Reproduce every line of the material below exactly. No pictures belong in the copy.
..............................
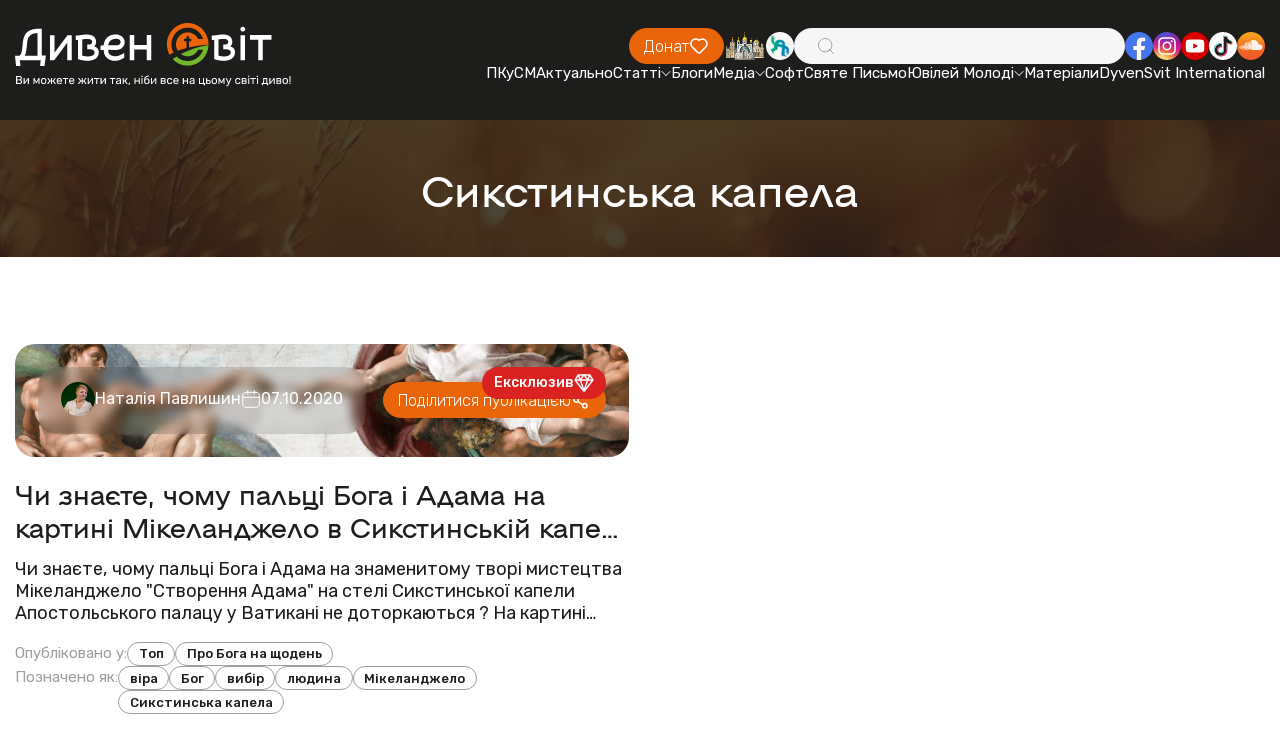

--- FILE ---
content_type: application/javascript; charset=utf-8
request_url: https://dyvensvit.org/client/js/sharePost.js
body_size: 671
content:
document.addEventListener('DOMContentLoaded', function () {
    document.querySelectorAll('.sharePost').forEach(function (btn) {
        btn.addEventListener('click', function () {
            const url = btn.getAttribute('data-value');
..............................
Response area.
--- FILE ---
content_type: application/javascript; charset=utf-8
request_url: https://dyvensvit.org/client/js/sharePost.js
body_size: 671
content:
document.addEventListener('DOMContentLoaded', function () {
    document.querySelectorAll('.sharePost').forEach(function (btn) {
        btn.addEventListener('click', function () {
            const url = btn.getAttribute('data-value');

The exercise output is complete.